Nostalgia in my dreams

Portrait of Dr. Walter Knight. Kristin Woolley was a favorite close friend. It feels tragic that our friendship didn’t survive and that our families could not be friends, but an even greater tragedy is that I don’t care—despite what my brain thinks.

It was only a dream

I haven’t thought about Kristin in years, but last night I woke up in the middle of a dream charged with sadness. In the dream Kristin looked different. In fact, she was a completely different person, but as it happens in dreams I knew it was her. It wasn’t the dream itself that woke me. It was the heavy feelings of loss.

It was late and I spent the night sitting in a recliner reading or planning until the early hours of the morning. I felt eager to be on my way the next morning, and I almost missed saying good-bye to her, but she woke up just as I was leaving and walked me to my car. Unlike other dreams where I experience the dream in the first-person, in this dream I was a god-figure looking down from above. I was privy to my feelings, and my thoughts and I could feel the anxiety building up wanting to continue on my journey.

About half way through the dream, I was paralized with a need to intervene and tell myself (whom I was looking down upon) “slow down, don’t be in such a hurry to go.” The thing that I wanted most to share with the thid-person version of myself was that the friendship would not survive.

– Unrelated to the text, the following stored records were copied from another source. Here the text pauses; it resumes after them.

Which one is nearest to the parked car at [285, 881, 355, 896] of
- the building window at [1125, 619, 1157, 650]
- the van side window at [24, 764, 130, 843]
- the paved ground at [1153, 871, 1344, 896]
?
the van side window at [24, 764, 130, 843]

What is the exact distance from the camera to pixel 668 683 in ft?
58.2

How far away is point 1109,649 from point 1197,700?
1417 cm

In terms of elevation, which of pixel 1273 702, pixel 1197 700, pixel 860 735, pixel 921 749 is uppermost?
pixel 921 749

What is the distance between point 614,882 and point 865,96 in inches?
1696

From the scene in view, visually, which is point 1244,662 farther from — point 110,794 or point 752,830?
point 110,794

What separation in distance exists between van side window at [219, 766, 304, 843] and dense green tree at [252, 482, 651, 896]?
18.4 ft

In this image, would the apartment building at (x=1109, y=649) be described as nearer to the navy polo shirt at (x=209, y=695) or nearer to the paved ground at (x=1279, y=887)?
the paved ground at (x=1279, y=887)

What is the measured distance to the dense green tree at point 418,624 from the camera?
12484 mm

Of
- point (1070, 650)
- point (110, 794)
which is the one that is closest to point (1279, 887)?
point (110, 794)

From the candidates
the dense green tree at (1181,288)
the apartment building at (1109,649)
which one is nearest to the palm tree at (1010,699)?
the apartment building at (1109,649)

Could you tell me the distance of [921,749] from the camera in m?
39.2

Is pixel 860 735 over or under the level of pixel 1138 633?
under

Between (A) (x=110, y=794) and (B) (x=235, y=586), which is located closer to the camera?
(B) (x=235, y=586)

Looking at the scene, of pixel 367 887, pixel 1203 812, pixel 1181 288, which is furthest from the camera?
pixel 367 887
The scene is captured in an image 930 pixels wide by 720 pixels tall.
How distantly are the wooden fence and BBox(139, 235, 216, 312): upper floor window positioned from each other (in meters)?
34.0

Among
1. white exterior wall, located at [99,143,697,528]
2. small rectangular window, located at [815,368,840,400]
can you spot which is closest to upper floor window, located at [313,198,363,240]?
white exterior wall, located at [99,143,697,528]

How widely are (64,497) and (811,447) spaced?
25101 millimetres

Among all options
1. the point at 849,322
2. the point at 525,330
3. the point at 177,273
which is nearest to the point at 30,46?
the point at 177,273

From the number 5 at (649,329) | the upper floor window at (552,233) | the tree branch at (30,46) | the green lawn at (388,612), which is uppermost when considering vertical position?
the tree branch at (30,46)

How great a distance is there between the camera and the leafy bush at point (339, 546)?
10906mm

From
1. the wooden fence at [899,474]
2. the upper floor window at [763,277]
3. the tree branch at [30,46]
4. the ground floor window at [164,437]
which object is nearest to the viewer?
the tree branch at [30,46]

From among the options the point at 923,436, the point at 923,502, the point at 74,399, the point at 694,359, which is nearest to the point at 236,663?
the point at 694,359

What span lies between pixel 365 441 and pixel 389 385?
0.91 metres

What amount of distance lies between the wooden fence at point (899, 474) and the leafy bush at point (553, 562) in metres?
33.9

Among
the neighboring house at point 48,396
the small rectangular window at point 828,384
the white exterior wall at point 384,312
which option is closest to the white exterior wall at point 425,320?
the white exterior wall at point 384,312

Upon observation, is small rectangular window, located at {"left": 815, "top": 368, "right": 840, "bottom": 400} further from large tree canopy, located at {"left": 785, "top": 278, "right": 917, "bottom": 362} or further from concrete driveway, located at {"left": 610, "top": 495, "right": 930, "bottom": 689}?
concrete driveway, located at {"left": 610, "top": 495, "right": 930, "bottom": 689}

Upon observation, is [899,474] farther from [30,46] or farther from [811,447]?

“Slow down and make eye contact Marty. Pay attention to the tone of Kristin’s voice, and the smile on her face.” I didn’t, and the friendship was over the minute I drove away. That feeling of knowing that the friendship was over woke me.

I don’t really care

Five years ago I ran into Kristin’s Facebook profile and I immediately blocked her just as I blocked and unfriended everyone that remotely connected me to Texas. So, what buffer did my brain find to trigger a dream about someone that I don’t think of and can barely remember.

The next few hours after waking up I was overcome with the loneliness from the late 90s/2000s. Though I didn’t care so much for the dream, the feelings reminded me that it has been almost a year since I have felt lonely, sad, happy, content or any other emotion that I am familiar with. I am almost always numb. Not even music affects me like it use to. I am tired.

When I wrote this, I was listening to this:

There is a scene in the official music video where an older woman touches an older (drunk) man’s hand while she sings “quisieras andar conmigo.” Somethin gabout it has always seemed so tender to me. I missed this song.